À quoi pense Madame Manet (sur son canapé bleu)
Suzanne Leenhoff, compagne puis épouse du peintre Édouard Manet, est d'origine néerlandaise et née à Delft en 1829. Elle pose régulièrement pour le peintre, qui la met en scène dans des décors inspirés de l'antiquité, tels que "La Nymphe surprise" (1859) où elle exhibe un corps opulent, de longs cheveux dorés et une double rangée de perles.
Quelques années plus tard, les portraits de l'épouse légitime se font plus sages et plus habillés. Le temps a fait son oeuvre et, dès les années 1860, les "autres" femmes de Manet ont progressivement pris la place de Suzanne à l'atelier pour les portraits de nus. À Victorine Meurent, Manet offre le scandaleux "Déjeuner sur l'herbe", puis "Olympia" ; à Berthe Morisot, il dédie "Le Balcon". Méry Laurent sera "La Femme au chapeau noir", tandis que l'énigmatique Suzon accueillera avec un sourire de Joconde le client moustachu d'"Un bar aux Folies-Bergère". Tant de femmes mystérieuses gravitant autour d'un artiste lui-même secret, un tel scénario ne pouvait qu'éveiller la curiosité d'un cinéaste singulier comme Hervé Le Roux, dont Madame Manet consitue le quatrième et ultime film, achevé après sa mort.

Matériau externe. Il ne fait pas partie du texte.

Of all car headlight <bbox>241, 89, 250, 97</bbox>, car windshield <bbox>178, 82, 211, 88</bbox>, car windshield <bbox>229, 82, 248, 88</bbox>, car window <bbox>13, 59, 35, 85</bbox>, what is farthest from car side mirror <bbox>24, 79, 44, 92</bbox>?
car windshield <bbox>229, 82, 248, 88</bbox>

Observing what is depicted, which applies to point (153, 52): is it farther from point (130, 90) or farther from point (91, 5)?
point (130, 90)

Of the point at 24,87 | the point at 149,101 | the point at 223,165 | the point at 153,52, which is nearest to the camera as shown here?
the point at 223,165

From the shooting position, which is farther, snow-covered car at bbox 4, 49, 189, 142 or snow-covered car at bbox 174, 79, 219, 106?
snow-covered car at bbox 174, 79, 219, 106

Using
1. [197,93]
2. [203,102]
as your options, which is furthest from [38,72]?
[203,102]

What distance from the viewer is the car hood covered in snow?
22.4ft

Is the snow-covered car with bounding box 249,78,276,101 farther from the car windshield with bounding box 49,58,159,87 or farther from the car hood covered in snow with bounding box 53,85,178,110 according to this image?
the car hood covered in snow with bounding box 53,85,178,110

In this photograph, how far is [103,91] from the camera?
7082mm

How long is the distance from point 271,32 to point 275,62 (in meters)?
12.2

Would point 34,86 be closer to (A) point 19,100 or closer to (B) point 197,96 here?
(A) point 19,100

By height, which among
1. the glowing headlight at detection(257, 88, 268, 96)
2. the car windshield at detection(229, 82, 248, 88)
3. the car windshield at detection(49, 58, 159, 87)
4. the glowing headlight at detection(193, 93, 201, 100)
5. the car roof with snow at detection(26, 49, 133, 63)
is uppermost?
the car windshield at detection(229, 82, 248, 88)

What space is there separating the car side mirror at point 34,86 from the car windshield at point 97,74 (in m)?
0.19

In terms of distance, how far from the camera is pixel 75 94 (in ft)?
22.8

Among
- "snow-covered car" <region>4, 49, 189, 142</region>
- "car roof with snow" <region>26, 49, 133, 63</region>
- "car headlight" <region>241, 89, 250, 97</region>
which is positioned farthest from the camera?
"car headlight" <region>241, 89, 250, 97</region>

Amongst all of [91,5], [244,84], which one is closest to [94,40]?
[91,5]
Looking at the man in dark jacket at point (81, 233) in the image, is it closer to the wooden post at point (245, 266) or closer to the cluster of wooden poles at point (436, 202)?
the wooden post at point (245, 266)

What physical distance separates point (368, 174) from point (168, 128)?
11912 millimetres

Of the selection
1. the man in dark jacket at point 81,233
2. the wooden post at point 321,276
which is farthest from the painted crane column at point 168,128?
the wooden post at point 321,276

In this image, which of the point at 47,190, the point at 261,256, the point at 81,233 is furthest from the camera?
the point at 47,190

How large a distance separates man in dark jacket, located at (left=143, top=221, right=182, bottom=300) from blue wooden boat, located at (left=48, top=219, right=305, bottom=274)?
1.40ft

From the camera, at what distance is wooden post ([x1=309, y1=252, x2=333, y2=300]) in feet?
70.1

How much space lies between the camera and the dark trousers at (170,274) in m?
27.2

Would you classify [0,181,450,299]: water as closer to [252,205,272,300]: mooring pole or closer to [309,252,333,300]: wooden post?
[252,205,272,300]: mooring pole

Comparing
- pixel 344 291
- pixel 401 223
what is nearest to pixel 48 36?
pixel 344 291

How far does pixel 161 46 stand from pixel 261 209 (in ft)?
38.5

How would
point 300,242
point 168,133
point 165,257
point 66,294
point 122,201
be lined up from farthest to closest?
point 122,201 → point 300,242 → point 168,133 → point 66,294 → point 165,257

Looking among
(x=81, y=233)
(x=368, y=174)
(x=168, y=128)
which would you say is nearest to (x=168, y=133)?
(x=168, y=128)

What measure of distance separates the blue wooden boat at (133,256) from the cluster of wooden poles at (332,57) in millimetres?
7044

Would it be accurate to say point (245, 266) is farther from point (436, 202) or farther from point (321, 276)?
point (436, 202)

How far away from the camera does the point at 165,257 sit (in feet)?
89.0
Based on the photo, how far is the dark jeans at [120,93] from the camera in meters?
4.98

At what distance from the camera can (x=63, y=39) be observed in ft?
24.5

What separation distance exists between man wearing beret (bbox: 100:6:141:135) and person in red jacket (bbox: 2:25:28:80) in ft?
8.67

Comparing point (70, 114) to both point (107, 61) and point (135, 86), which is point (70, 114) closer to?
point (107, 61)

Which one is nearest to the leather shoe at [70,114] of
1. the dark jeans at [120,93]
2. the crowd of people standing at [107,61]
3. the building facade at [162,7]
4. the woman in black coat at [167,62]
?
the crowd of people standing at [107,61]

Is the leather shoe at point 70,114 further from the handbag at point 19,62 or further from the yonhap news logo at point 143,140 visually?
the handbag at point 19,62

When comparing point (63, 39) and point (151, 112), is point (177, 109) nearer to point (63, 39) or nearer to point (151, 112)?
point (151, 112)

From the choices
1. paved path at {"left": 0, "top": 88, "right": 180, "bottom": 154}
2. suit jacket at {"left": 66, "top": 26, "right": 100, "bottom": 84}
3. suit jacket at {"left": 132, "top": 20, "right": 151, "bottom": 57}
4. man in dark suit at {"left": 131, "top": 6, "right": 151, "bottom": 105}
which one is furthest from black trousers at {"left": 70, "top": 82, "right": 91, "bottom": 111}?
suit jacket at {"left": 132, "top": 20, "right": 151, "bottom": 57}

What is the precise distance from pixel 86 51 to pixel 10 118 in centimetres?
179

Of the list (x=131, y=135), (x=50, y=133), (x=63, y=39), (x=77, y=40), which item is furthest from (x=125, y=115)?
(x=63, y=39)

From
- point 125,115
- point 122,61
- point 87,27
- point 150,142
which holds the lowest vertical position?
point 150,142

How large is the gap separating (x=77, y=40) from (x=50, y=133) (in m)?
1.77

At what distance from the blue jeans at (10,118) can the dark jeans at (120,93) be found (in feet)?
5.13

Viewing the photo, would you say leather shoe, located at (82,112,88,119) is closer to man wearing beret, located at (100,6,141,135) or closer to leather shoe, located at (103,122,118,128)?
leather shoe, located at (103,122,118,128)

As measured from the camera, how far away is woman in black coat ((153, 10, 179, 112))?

Dans les années quatre-vingt-dix, Le Roux est tombé par hasard sur un plan-séquence de dix minutes relatant la reprise du travail aux usines Wonder de Saint-Ouen, en 1968. Une jeune ouvrière y hurlait sa révolte. C'est ce personnage féminin anonyme, quasi-allégorique, qui est devenu l'incarnation du film "Reprise" (1996), enquête minutieuse sur la classe ouvrière et son histoire dans les vingt-cinq ans qui ont suivi mai 68. Pour Madame Manet, Hervé Le Roux s'est plongé avec délice dans l'histoire de l'art et l'histoire tout court, déroulant le tableau des époques traversées par le couple (Second Empire, Commune de Paris, Troisième République).
Son commentaire sans pathos épouse un montage qui saute d'un tableau à l'autre, attentif aux petits détails qui font tout le sel des oeuvres d'art. Devant nous se dresse un monde foisonnant de proches et d'amis, d'intellectuels et de personnages historiques, de tous ceux qui ont un jour croisé le chemin des Manet. À défaut de savoir à quoi ou à qui pense Suzanne, le film apporte un éclairage bien documenté sur les conditions nécessaires à l'acte de création et sur la vie quodienne d'un couple d'artistes, bourgeois atypiques très libres, lui peintre, elle pianiste, au temps de la naissance de l'art moderne.